Les fenêtres en or

Mise en ligne Sep 21, 2014 par Etoile du Matin dans Coin Enfants

 

   « Oh, là là ! » s’exclama Ruth avec impatience, tout en mettant en ordre la bibliothèque. « Je voudrais tant que nous ayons bientôt une nouvelle moquette. Je n’ai jamais aimé celle-ci, et maintenant qu’elle est fanée et usée, elle est tout simplement affreuse. J’ai le cafard à chaque fois que je la regarde. »

   « Et bien, puisque tu dis que nous ne pouvons pas en avoir une nouvelle tout de suite, pourquoi la regardes-tu ? » demanda tante Rachel en souriant. « Il existe un grand nombre de choses désagréables dans notre vie – nous devons y faire face chaque jour – et pour certaines d’entre elles, il nous est impossible de les éviter. Si nous persistons à y penser et nous en plaignons à chaque instant, nous nous rendrons malheureux, ainsi que tous ceux qui nous entourent.

   « Il me semble que nous devrions apprendre une leçon des abeilles. J’ai lu que lorsque quelque chose d’extrêmement désagréable s’introduit dans la ruche et qu’il leur est impossible de la faire disparaître, elles se mettent au travail afin de la recouvrir de cire. Elles l’enferment tout simplement dans une cellule hermétique, et n’y pensent plus. N’est-ce pas là une manière très sage de gérer nos contrariétés et nos difficultés ?

   « Quelqu’un m’a envoyé une carte postale, l’autre jour, avec cette phrase : “ Le secret du bonheur ne se trouve pas en faisant ce que l’on aime, mais en aimant ce que l’on fait. ” Ce n’est pas seulement en ayant et en faisant ce qu’on aime, mais en étant déterminé à faire de son mieux face à l’inévitable, que l’on trouve le bonheur. Lorsque tu découvres une chose désagréable dans ta vie, qui ne peut être supprimée, apprend à l’enfermer hermétiquement, et à l’oublier.

   « Et puis je pense que bien souvent, voir les choses sous un autre angle est une aide. Tu te souviens de l’histoire des fenêtres en or, n’est-ce pas ? Un petit garçon qui n’avait que peu de belles choses dans sa maison, parce que ses parents étaient pauvres, avait l’habitude de s’asseoir sur le pas de sa porte au coucher du soleil, et regardait avec nostalgie la grande maison située au sommet de la colline en face. Quelle belle maison ! Toutes ses fenêtres étaient en or, brillant avec tant d’ardeur qu’il clignait souvent des yeux en les regardant. “ Si seulement notre maison était aussi belle, ” disait-il. “ Cela ne me dérangerait pas d’avoir des vêtements raccommodés et de n’avoir que du pain et du lait pour le dîner. ”
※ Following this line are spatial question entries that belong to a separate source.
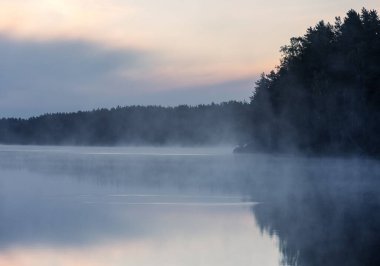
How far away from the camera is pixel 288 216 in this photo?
19141 mm

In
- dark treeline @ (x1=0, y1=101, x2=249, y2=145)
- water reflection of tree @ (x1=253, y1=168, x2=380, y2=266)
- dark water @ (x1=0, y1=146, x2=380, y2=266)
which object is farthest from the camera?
dark treeline @ (x1=0, y1=101, x2=249, y2=145)

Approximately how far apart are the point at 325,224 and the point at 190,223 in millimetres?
3153

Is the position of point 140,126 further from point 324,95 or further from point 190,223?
point 190,223

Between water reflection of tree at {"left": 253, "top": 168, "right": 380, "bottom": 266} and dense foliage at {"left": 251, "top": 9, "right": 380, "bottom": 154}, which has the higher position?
dense foliage at {"left": 251, "top": 9, "right": 380, "bottom": 154}

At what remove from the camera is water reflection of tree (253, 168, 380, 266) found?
13406mm

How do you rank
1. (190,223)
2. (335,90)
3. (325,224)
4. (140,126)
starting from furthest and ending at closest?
(140,126), (335,90), (190,223), (325,224)

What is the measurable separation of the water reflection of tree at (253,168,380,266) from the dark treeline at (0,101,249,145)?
115 meters

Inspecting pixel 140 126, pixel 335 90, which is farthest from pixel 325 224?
pixel 140 126

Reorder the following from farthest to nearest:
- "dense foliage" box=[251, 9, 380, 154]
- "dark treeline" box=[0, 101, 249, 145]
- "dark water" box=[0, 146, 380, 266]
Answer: "dark treeline" box=[0, 101, 249, 145], "dense foliage" box=[251, 9, 380, 154], "dark water" box=[0, 146, 380, 266]

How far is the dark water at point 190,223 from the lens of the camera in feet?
44.7

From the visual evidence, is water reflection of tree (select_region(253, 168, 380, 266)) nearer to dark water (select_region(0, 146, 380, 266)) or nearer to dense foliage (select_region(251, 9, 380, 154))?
dark water (select_region(0, 146, 380, 266))

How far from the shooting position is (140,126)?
522 ft

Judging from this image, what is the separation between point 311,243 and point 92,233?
4.67m

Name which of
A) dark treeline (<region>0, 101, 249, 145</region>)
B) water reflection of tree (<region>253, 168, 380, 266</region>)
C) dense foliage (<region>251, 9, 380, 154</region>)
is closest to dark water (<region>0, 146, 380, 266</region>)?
water reflection of tree (<region>253, 168, 380, 266</region>)
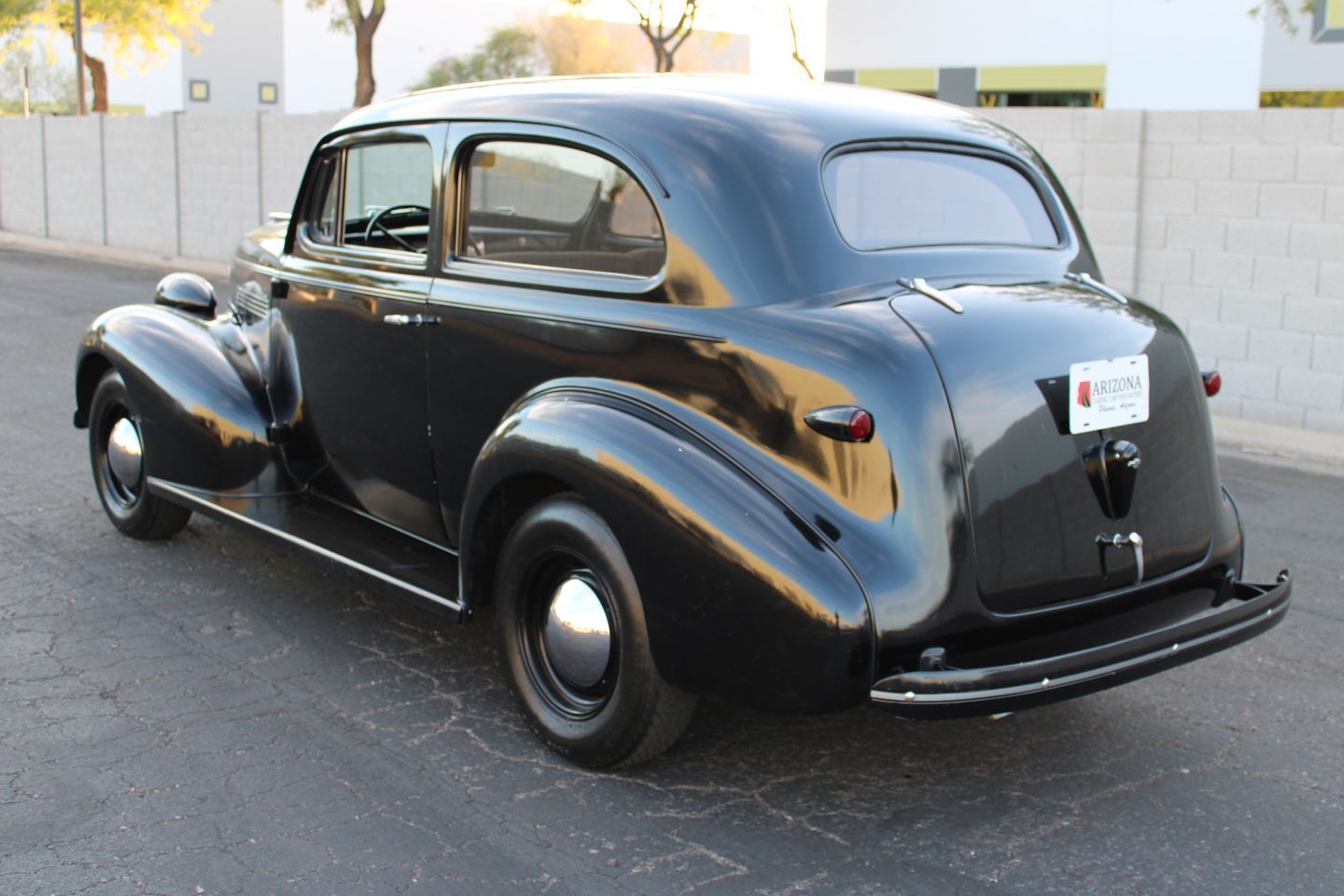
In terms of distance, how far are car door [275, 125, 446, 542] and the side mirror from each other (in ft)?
2.43

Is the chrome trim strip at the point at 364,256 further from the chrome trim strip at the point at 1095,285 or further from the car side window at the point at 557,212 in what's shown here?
the chrome trim strip at the point at 1095,285

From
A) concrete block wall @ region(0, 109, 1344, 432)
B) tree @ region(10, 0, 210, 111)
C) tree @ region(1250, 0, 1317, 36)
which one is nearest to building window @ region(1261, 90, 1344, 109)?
tree @ region(1250, 0, 1317, 36)

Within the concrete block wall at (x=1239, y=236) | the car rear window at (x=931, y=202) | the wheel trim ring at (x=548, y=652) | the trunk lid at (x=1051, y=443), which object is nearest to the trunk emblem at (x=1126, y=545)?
the trunk lid at (x=1051, y=443)

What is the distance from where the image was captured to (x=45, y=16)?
4225 centimetres

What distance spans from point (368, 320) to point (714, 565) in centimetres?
184

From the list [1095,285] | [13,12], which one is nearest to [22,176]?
[13,12]

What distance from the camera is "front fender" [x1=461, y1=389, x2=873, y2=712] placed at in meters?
3.15

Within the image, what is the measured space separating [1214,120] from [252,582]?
6926 mm

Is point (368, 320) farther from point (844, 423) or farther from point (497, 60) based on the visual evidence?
point (497, 60)

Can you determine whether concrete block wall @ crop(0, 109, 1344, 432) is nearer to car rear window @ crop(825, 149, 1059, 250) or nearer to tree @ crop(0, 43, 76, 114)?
car rear window @ crop(825, 149, 1059, 250)

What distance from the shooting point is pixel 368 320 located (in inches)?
180

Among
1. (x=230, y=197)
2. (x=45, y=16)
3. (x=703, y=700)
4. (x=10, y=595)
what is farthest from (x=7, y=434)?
(x=45, y=16)

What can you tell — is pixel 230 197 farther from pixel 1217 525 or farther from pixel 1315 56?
pixel 1315 56

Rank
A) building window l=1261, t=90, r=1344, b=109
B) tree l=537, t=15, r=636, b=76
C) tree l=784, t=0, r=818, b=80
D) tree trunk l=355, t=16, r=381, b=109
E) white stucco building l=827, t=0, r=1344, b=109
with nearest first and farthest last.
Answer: tree trunk l=355, t=16, r=381, b=109 < white stucco building l=827, t=0, r=1344, b=109 < building window l=1261, t=90, r=1344, b=109 < tree l=784, t=0, r=818, b=80 < tree l=537, t=15, r=636, b=76
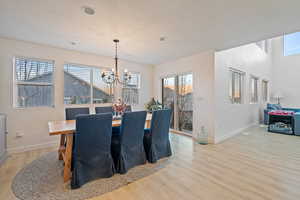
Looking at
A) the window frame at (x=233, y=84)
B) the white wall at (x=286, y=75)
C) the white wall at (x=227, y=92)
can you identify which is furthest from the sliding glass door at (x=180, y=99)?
the white wall at (x=286, y=75)

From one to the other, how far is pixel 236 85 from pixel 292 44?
5191 mm

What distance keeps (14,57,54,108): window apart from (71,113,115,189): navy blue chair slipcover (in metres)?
2.36

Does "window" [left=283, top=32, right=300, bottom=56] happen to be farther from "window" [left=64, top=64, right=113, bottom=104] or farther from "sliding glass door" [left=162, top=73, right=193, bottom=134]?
"window" [left=64, top=64, right=113, bottom=104]

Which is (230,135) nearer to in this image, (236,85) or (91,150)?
(236,85)

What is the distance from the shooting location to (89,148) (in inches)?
77.0

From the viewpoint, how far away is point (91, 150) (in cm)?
198

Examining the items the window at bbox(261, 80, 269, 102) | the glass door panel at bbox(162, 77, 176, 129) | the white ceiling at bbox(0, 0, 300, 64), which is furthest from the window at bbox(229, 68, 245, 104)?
the window at bbox(261, 80, 269, 102)

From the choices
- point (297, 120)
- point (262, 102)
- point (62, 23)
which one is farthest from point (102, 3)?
point (262, 102)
   « Un après-midi, son père lui ayant dit qu’il pouvait faire ce qu’il voulait, il descendit tranquillement la colline, et remonta le long chemin de celle en face de sa maison. Il allait enfin voir la maison aux fenêtres en or. Mais en arrivant au sommet il s’arrêta avec consternation ; ses lèvres commencèrent à trembler, ses yeux se remplirent de larmes. Les fenêtres n’étaient pas en or – mais simplement des fenêtres tout comme les siennes. “ Je pensais que ta maison avait de belles fenêtres en or ” dit-il à la petite fille qui se trouvait sur la pelouse.

   « “ Oh, non ! ” répondit-elle ; “ ça ne vaut pas la peine de regarder à nos fenêtres, mais viens à côté de moi et tu verras une jolie maison qui possède vraiment des fenêtres en or. Tu la vois ? ” Le petit garçon regarda. “ Mais, c’est ma maison, ” dit-il, “ et je ne savais pas qu’elle avait des fenêtres en or ! ”

   « Tu vois, tout dépend de notre regard sur les choses. Je suis maintenant une vieille femme, ma chérie, et j’en viens à penser que les vies les plus héroïques sont vécues par ceux qui mettent de côté leurs propres contrariétés et leurs difficultés, et qui s’efforcent par tous les moyens possibles de soulager le fardeau du monde ; qui laissent derrière eux l’influence d’un esprit brave, joyeux et aimant. »


   « Laissez venir à moi les petits enfants, et ne les en empêchez pas ; car le royaume de Dieu est pour ceux qui leur ressemblent. » Marc 10 : 14.